Die Verfassungsfrage als eine gemeindeutsche erhielt noch einmal praktische Relevanz, als 1989/90 der stürmische Wandel im ganzen Ostblock und namentlich die revolutionär-demokratische Volksbewegung
im Osten Deutschlands zum Zusammenbruch der bestehenden Ordnung in der DDR führten und die Forderung nach einer schnellen und (vermeintlich) unkomplizierten Wiedervereinigung seit der Maueröffnung am 9. November 1989 immer lauter wurde. Als die CDU-geführte Wahlallianz am 18. März 1990 die Wahlen in der DDR gewann, war die Grundentscheidung für die Beitrittslösung faktisch schon gefallen, wie sie dann im Einigungsvertrag geregelt wurde. Auch die in der Bundesrepublik-West bestimmenden Kräfte wollten keineswegs, dass die Grundfragen des staatlichen Zusammenlebens oder gar der wirtschaftlich-gesellschaftlichen Ordnung Gegenstand einer breiten Debatte würden. Ein seit Dezember 1989 vom Zentralen Runden Tisch, wo Vertreter der oppositionellen Bürgerrechtsgruppen und der etablierten Organisationen, namentlich der SED, zusammensaßen, erarbeiteter, gegenüber dem Grundgesetz gewissermaßen „linkerer“ Verfassungsentwurf für die DDR, wurde von der neugewählten Volkskammer sogleich verworfen. Er hätte bei weiterer Behandlung in einer gesamtdeutschen Verfassungsdebatte wohl irgendwie mitberücksichtigt werden müssen. Formal war die Beitrittslösung
verfassungskonform; gemessen an den Beratungen und Beschlüssen von 1948/49 entsprach sie wohl nicht dem ursprünglichen „Geist“ des Grundgesetzes.

Zurück zur Ausgangssituation nach dem Ende des Zweiten Weltkriegs: Der politische Neubau unter Kontrolle der Besatzungsmächte begann in den Gemeinden und Ländern, wo zunächst Verfassungen erarbeitet wurden, so z.B. schon 1946 im Land Hessen. Die Sozialdemokraten, diesbezüglich unterstützt von den noch nicht irrelevanten Kommunisten und anfangs im westdeutschen Durchschnitt etwa gleichstark wie die Christdemokraten, zunächst auch Teile der CDU, traten damals dafür ein, profunde antifaschistische und antikapitalistische Strukturreformen in die Länderverfassungen einzubringen: Einerseits wurde bis weit ins Bürgertum eine starke Verantwortung des Großkapitals für den Hitler-
Faschismus gesehen; andererseits zweifelte man an der sozialen und ökonomischen Möglichkeit eines Wiederaufbaus unter den bestehenden Eigentumsverhältnissen. Der spätere prosperierende und sozialstaatlich regulierte Kapitalismus mit seinem bislang ungeahnten Wohlstandszuwachs auch für die untere Hälfte der Bevölkerung lag noch außerhalb der Vorstellungskraft. Die in den ersten Jahren nach 1945 in westdeutschen Länderverfassungen verankerten Mitbestimmungs- und Sozialisierungsartikel, teilweise in Volksabstimmungen untermauert, wurden von der amerikanischen Militärregierung oder auf deren Veranlassung suspendiert und dann durch die überregionale Staatsbildung Westdeutschlands überholt.

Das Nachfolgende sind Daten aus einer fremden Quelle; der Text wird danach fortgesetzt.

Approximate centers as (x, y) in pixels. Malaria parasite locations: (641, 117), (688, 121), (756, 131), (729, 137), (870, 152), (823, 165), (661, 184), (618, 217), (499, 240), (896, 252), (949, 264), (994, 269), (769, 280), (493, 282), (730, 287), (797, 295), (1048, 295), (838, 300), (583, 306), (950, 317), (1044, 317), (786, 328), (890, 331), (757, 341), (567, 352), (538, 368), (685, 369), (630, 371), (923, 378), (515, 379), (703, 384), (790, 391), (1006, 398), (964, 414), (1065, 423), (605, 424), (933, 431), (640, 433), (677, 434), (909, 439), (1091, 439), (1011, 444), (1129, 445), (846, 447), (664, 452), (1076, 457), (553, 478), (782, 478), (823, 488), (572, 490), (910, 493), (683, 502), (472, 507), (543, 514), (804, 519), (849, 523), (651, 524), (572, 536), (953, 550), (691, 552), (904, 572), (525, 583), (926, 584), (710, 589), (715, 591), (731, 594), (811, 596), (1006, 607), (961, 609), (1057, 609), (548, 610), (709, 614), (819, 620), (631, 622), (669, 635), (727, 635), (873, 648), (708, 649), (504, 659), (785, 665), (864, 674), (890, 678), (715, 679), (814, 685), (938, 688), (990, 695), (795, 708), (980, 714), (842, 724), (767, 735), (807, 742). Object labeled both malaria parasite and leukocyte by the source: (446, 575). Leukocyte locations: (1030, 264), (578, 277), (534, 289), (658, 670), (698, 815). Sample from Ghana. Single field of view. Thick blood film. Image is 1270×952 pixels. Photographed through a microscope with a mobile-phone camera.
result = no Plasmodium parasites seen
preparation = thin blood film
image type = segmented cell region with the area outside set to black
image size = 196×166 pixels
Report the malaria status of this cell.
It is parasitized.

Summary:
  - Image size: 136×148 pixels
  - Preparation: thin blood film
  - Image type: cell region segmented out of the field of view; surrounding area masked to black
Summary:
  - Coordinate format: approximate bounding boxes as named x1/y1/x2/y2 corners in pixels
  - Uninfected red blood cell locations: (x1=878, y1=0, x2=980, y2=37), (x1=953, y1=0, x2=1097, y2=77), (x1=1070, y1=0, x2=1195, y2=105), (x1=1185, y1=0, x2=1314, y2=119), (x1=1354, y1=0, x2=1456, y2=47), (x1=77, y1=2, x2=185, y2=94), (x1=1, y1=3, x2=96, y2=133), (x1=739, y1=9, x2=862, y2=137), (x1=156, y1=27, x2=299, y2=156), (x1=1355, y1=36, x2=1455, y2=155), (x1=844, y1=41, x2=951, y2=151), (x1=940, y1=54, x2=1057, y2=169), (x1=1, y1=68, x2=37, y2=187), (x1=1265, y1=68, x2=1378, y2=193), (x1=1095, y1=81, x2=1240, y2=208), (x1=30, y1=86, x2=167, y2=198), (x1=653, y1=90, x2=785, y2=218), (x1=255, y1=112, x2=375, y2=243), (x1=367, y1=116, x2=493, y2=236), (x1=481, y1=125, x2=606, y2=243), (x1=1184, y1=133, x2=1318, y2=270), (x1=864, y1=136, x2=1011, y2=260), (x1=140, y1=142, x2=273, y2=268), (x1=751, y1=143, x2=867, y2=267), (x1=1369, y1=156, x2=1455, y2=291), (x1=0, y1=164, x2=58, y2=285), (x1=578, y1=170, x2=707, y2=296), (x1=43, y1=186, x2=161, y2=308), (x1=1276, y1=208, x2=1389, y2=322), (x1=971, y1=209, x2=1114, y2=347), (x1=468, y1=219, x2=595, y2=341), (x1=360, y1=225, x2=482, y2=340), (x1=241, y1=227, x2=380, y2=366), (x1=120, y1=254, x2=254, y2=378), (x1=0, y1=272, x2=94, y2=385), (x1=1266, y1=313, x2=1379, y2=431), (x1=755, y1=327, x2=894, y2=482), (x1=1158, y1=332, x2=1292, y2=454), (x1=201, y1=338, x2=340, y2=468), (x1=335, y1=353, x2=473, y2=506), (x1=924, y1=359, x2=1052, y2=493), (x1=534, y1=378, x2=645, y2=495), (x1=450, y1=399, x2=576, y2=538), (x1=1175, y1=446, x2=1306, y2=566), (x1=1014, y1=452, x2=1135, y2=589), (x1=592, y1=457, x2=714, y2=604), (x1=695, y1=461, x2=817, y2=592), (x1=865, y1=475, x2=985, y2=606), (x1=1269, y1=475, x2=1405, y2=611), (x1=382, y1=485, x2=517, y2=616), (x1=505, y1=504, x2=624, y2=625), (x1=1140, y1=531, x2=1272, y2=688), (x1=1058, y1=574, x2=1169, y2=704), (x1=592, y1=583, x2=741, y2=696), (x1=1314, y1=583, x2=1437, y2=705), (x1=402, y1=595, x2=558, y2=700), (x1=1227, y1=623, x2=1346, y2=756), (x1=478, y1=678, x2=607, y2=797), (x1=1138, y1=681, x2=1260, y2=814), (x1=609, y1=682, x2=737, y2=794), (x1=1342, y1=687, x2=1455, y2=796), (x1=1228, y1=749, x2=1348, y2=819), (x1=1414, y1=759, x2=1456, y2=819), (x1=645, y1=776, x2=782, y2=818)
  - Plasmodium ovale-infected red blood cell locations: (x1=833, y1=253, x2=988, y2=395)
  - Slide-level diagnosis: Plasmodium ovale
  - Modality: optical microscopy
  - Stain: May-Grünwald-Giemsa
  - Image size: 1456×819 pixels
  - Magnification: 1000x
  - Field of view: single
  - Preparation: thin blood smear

Die SPD unter der energischen Führung Kurt Schumachers stand in der Tradition des deutschen Einheitsstaats, während die Mehrheit der CDU (und allemal der CSU) für eine deutliche Stärkung der Länder im Vergleich zur Weimarer Verfassung eintrat, was auch ein Anliegen der westalliierten Militärregierungen war. Am Ende drohte Schumacher sogar mit Ablehnung des Grundgesetzes durch die Sozialdemokratie, wenn nicht die Finanzhoheit des Bundes gesichert würde, was dann geschah. Der am Ende moderate Föderalismus – verglichen mit der Schweiz oder den USA – schien hinnehmbar. Ferner verzichtete die SPD darauf, wie es in etlichen Länderverfassungen ansatzweise geschehen war, einen Auftrag zur demokratisch-sozialistischen Gesellschaftsveränderung in das Grundgesetz zu schreiben, während die liberal-konservativen Parteien davon absahen, eine solche Möglichkeit im Grundgesetz auszuschließen. Bis in die späten 1950er Jahre hofften die Sozialdemokraten, und das war damals keineswegs abwegig, auf kurzfristig veränderte Mehrheitsverhältnisse in gesamtdeutschen Wahlen mit dann neuer Verfassungsgebung und mit der Möglichkeit, ihr Programm unter diesen Umständen zu realisieren. – Nach wie vor ist übrigens das Grundgesetz in der Frage der Wirtschaftsverfassung nicht auf den Vorrang privatwirtschaftlicher Eigentumsformen festgelegt.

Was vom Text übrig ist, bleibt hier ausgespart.